Axl turned Buckethead into a stunt player and forced him to play second fiddle to Funch instead of making him THE ONLY lead guitarist...

 

Dumbarse !!!!

Posted
4 hours ago, Ragnar said:

Axl's 99 voice was awesome. Healthy mix of rasp and clean voice....

 

Not too much rasp like in 92 for instance, which was fucking jarring....

 

He sounded like he'd munched on glass and a clean voice which wasn't mickey high on helium...

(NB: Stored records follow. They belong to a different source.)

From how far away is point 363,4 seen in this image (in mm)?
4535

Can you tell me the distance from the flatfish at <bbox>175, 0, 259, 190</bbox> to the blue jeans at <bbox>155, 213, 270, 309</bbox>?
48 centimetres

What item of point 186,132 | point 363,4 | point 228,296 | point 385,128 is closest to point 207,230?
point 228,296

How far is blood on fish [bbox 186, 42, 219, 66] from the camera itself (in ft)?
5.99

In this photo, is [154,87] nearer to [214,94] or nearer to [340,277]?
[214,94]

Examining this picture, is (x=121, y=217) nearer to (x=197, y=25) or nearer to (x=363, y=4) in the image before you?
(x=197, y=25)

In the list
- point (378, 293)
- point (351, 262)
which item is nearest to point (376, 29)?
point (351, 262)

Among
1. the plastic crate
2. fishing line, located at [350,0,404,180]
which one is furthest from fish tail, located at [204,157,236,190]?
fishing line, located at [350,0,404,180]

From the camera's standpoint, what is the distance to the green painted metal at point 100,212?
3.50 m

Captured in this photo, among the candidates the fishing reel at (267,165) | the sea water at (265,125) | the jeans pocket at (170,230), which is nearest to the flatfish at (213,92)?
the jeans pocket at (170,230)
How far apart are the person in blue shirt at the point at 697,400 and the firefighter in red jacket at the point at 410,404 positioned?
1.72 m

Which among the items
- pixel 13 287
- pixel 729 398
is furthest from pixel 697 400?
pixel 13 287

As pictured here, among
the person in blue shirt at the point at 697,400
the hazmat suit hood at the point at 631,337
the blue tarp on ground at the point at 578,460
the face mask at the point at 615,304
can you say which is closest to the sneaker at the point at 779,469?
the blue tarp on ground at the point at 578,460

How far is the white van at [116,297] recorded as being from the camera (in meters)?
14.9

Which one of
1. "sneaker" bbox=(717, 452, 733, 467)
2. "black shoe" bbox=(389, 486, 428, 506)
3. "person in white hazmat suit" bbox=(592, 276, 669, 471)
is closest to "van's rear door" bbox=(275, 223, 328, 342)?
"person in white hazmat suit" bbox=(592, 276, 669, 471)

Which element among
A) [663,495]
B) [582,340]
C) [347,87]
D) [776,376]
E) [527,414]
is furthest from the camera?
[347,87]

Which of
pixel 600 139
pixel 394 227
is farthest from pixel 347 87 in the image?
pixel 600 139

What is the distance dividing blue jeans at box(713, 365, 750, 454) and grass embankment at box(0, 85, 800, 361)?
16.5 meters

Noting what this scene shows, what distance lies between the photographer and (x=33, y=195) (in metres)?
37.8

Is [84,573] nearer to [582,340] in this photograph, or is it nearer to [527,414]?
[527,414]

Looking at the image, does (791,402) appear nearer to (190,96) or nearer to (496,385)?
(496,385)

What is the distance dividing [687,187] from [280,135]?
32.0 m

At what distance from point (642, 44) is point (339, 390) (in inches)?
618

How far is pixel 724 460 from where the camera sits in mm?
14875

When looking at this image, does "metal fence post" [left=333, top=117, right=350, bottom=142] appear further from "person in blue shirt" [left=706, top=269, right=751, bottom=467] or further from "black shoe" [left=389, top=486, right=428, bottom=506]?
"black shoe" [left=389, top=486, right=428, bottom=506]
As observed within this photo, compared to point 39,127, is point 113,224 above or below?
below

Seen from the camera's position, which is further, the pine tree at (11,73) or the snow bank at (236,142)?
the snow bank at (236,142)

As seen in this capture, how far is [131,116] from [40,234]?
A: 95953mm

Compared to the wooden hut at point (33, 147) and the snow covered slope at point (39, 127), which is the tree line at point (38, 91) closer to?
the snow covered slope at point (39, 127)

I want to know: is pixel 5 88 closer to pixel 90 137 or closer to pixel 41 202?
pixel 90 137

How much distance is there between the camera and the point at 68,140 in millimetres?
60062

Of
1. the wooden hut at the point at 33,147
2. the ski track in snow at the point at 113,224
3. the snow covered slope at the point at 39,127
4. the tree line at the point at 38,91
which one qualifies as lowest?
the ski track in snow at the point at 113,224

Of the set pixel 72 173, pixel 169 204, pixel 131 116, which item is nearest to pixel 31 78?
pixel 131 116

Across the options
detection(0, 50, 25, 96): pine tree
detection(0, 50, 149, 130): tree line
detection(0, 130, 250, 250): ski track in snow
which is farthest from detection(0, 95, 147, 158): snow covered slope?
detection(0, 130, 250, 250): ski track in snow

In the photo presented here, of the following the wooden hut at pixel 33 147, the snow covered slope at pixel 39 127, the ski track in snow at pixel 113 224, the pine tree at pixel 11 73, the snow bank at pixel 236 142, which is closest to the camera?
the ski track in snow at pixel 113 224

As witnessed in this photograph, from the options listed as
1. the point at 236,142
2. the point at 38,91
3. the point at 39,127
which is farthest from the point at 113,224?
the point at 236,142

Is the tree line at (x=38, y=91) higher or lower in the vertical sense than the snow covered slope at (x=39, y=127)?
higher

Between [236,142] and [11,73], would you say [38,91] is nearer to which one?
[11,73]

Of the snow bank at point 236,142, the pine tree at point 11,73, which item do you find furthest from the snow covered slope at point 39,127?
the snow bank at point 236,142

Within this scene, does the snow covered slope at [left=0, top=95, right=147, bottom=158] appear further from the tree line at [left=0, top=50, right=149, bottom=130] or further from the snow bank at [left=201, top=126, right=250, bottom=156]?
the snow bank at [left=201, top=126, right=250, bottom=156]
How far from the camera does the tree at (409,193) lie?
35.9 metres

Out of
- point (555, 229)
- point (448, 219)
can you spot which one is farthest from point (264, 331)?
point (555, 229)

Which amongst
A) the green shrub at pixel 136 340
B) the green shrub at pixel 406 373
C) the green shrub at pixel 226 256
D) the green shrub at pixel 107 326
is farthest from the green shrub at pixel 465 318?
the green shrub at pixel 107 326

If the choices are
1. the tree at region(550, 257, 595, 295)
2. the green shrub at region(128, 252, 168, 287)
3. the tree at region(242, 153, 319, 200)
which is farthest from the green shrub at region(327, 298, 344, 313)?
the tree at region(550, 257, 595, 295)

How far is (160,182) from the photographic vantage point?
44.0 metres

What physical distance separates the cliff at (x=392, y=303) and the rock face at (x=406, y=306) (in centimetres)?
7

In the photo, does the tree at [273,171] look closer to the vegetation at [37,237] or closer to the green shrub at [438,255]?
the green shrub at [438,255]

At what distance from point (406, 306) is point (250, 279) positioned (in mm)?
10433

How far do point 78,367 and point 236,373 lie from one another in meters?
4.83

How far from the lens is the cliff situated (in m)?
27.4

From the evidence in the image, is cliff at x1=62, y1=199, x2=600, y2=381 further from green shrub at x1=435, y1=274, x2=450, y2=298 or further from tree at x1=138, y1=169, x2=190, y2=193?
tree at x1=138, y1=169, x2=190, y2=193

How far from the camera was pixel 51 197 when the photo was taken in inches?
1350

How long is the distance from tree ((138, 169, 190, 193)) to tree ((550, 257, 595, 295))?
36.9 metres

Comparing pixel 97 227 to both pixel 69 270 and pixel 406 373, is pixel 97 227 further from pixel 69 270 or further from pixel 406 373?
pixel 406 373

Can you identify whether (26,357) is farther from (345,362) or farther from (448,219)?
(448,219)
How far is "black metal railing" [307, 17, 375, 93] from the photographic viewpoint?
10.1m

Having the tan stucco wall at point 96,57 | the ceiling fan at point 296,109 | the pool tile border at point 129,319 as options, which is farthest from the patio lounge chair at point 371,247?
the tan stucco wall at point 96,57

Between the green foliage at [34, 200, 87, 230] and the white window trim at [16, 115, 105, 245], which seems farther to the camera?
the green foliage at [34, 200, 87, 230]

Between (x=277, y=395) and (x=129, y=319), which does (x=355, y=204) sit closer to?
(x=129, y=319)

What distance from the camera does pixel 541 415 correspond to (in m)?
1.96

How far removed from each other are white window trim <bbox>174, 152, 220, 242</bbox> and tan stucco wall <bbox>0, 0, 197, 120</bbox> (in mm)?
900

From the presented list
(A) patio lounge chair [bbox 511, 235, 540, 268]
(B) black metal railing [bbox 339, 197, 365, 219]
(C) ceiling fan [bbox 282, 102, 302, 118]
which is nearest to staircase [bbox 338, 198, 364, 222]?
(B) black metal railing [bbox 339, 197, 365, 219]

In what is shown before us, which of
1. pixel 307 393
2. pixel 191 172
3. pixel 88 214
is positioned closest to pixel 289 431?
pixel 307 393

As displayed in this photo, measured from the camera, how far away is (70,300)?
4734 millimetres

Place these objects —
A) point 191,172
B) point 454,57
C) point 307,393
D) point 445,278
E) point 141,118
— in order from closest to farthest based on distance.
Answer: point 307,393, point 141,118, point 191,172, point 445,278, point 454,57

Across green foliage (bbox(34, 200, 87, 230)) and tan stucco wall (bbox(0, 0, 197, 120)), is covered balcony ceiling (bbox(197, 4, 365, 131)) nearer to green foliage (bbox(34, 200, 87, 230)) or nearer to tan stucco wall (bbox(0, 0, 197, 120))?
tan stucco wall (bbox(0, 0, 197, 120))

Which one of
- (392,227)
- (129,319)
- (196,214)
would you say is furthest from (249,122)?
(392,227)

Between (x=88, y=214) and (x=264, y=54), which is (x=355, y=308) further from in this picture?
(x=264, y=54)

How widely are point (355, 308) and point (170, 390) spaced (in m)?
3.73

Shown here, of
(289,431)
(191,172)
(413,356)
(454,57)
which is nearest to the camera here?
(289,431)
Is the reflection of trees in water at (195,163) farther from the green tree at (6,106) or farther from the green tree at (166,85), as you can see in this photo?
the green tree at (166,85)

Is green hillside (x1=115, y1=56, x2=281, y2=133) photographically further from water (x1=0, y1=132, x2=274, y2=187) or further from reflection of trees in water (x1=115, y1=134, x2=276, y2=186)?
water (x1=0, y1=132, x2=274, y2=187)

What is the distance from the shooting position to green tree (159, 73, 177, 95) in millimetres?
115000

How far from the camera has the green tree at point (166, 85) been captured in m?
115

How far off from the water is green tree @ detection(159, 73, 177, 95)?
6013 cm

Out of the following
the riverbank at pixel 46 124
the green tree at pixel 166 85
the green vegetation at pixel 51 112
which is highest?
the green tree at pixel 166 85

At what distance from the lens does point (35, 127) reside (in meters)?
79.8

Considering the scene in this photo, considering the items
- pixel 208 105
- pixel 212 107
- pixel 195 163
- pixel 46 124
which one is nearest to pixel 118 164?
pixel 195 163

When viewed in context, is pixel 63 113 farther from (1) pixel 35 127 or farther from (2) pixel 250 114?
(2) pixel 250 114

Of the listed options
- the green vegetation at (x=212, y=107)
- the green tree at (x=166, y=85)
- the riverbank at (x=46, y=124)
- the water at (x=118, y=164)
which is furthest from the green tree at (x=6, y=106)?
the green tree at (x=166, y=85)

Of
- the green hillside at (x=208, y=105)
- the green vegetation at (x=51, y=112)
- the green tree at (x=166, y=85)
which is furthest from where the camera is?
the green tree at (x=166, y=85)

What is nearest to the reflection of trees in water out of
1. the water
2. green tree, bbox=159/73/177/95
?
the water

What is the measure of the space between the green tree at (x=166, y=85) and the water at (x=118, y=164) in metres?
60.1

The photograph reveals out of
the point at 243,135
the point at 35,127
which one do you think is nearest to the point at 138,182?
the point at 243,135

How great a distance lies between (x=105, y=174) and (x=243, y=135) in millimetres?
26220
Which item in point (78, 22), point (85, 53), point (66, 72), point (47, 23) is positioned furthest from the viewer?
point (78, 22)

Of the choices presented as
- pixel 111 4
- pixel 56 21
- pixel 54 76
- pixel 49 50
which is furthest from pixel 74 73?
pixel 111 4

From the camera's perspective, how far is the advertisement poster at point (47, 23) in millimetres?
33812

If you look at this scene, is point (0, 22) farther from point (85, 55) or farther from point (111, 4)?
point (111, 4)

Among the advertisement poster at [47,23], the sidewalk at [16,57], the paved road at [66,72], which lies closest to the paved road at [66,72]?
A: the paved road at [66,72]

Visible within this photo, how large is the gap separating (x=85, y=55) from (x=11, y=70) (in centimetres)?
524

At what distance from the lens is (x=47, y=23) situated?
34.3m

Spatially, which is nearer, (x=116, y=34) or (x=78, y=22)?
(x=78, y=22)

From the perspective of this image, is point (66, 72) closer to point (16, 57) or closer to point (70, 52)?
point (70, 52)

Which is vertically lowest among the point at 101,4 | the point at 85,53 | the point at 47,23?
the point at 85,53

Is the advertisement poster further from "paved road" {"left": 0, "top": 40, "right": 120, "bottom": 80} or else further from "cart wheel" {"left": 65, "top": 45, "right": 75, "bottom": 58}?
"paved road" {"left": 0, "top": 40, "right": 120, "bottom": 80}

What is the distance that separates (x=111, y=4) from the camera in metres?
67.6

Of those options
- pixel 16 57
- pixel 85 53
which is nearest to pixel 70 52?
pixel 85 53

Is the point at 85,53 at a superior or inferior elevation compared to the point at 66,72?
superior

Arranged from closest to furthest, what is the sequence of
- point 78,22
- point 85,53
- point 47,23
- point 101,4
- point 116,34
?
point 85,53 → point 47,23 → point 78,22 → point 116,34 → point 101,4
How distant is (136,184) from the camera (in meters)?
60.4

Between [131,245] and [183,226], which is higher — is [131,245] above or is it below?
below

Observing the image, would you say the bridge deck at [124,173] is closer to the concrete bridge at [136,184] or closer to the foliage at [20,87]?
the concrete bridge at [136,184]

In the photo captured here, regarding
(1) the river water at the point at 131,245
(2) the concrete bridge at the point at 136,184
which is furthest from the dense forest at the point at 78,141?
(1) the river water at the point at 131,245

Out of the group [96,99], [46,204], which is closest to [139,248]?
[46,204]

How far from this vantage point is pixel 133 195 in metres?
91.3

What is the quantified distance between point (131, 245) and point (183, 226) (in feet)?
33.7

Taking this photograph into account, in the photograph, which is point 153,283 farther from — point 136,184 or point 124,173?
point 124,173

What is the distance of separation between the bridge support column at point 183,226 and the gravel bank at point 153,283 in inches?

1991 was probably his most extreme rasp, he toned it down a little back in 1992. 
 

and yes, 99 Axl was pretty solid. Late 2002 was probably the closest, when talking about live performances

  • Like 1
Posted
22 minutes ago, Ragnar said:

His real home.....

 

Playing Shitnor's white noises....

 

Funch must be desperate these days as he charges 100 bucks for a 15-minute zoom call...

 

Shitnor mustn't be paying him during downtime...

 

Axl turned Buckethead into a stunt player and forced him to play second fiddle to Funch instead of making him THE ONLY lead guitarist...

 

Dumbarse !!!!

 

I don't know anything about the Robin Finck's current career, but most celebrities who aren't top-level A-listers do that cameo and zoom thing because it is incredibly profitable. It isn't like a full time gig or anything, they get a notification when some dork wants one, or when someone orders one as a gift. Usually it isn't a one-on-one thing. Someone says "Hey Fernando, Tyler is a big fan of Guns N' Roses, can you wish him a Happy Birthday", and then Fernando or whatever other B-Z list celebrity takes the $60 and records a 1 to 5 minute video on their webcam saying "Hey Tyler, Mandy told me it was your birthday. I hope you have a better time than I am having right now! All jokes aside, have a rocking birthday!!!!!!!".

 

Granted, some celebrities who make it their bread and butter like the Soup Nazi put in a lot of effort, but it's basically a license to print money without doing anything. 

 

https://www.cameo.com/gilbygtr17?qid=1700511751&aaQueryId=25aae6394b34cb02c46d74e14b56909a

 

Fucking Gilby Clarke cashing in with half-assed 20 second videos. Lol.